Le Dieu de la mafia : du silence à la dénonciation, l’Église change son fusil d’épaule

Retour aux sources
Par Gérald Decoster

    Dans " Retour aux sources ", Élodie de Sélys accueille l’ancien policier Claude Bottamedi et le criminologue de l’ULg, Michaël Dantinne, pour parler des liens entre mafia et Église, sur base du documentaire " Le Dieu de la mafia ".

    Dès les débuts du Risorgimento, qui mènera à l’unification de l’Italie en 1861 avec pour souverain Victor Emmanuel II, les États pontificaux, remontant à 756 et qui comprennent Rome située dans la Lazio, la Campanie, l’Ombrie, les Marches et la Romagne, ne peuvent que craindre pour leur intégrité…

    « Prise de Rome », le 21 septembre 1870, par Carlo Ademollo (1880), Museo del Risorgimento, Milan.

    En 1870, Rome est rattachée à l’Italie, le 1er juillet 1871, tout est consommé : Victor-Emmanuel II fait de Rome la capitale de l’Italie. Dernier souverain des États pontificaux, Pie IX s’enferme au Vatican. Le Pape interdit aux catholiques italiens d’avoir un quelconque lien avec la vie politique du royaume… L’interdiction ne sera abrogée qu’en 1904.

    Le clergé, particulièrement en Sicile et dans le sud de l’Italie, se tourne alors vers ceux qui ont une réelle autorité et sont, de surcroît, conservateurs : les membres de la mafia. Ce ralliement de l’Église, permettra à la mafia de gagner la reconnaissance de son pouvoir pour une population majoritairement catholique, ainsi qu’une image de respectabilité. Ainsi, les dirigeants locaux de la mafia prendront l’habitude – toujours actuelle, semble-t-il – de participer aux nombreuses processions…

    Le démocrate-chrétien Aldo Moro, sera enlevé et assassiné en 1978 par les Brigades rouges. C’est le pape Paul VI qui présidera la messe des funérailles de cet ami de toujours…

    À l’issue de la Seconde Guerre mondiale, tandis que l’Italie devient une république, la mafia va s’acoquiner à la Démocratie chrétienne, qui se bat contre le communisme et qui gardera le pouvoir très longtemps. L’Église demeurera muette sur les actes mafieux…

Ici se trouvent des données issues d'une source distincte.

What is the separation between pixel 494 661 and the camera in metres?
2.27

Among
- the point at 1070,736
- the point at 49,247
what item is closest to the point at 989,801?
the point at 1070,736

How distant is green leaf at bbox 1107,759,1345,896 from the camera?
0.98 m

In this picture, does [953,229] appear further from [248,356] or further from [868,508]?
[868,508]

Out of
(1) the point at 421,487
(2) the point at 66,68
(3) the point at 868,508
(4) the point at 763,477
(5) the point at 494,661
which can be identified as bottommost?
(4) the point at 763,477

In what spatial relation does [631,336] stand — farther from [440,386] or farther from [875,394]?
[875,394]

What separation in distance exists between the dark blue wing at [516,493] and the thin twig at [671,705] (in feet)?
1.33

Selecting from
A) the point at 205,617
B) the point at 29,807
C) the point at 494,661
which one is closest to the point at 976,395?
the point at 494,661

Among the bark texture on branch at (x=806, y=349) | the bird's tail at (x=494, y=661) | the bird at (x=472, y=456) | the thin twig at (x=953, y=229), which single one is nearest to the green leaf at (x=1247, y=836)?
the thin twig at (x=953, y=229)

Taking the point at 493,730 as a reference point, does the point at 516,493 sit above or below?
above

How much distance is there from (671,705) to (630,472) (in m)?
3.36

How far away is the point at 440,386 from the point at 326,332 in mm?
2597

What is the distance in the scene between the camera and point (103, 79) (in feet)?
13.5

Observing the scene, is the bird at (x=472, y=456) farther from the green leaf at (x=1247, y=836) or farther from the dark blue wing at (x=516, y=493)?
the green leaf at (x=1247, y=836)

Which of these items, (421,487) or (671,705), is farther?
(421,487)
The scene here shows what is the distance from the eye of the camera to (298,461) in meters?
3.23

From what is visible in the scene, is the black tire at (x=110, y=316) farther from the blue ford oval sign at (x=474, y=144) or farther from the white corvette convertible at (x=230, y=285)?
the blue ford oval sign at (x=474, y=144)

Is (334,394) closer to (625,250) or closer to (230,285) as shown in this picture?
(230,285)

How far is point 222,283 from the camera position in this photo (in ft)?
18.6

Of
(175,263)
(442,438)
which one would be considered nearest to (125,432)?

    Il faut attendre Jean-Paul II pour que l’opinion du Saint-Siège change à l’encontre de la mafia. Après avoir mené sa croisade contre le communisme – marquée par la fin du mur de Berlin le 9 novembre 1989, suivie de la chute de l’URSS fin 1991 - le souverain pontife effectue une visite pastorale en Sicile en 1993. À Agrigente, à l’issue de la concélébration eucharistique dans la vallée des Temples, Jean-Paul II reprendra inopinément la parole.

    Jean-Paul II, dans la vallée des Temples près d’Agrigente, en mai 1993…
    Jean-Paul II, dans la vallée des Temples près d’Agrigente, en mai 1993… © Getty Images

    Évoquant ceux qui sont coupables de troubler la paix de cette région, " ceux qui portent tant de victimes humaines sur leur conscience " doivent comprendre que Dieu ne permet pas de tuer des innocents ; il continuera :

    Dieu a dit un jour : " Tu ne tueras point " : l’homme ne peut, aucun groupe humain, mafia, ne peut changer et piétiner ce très saint droit de Dieu !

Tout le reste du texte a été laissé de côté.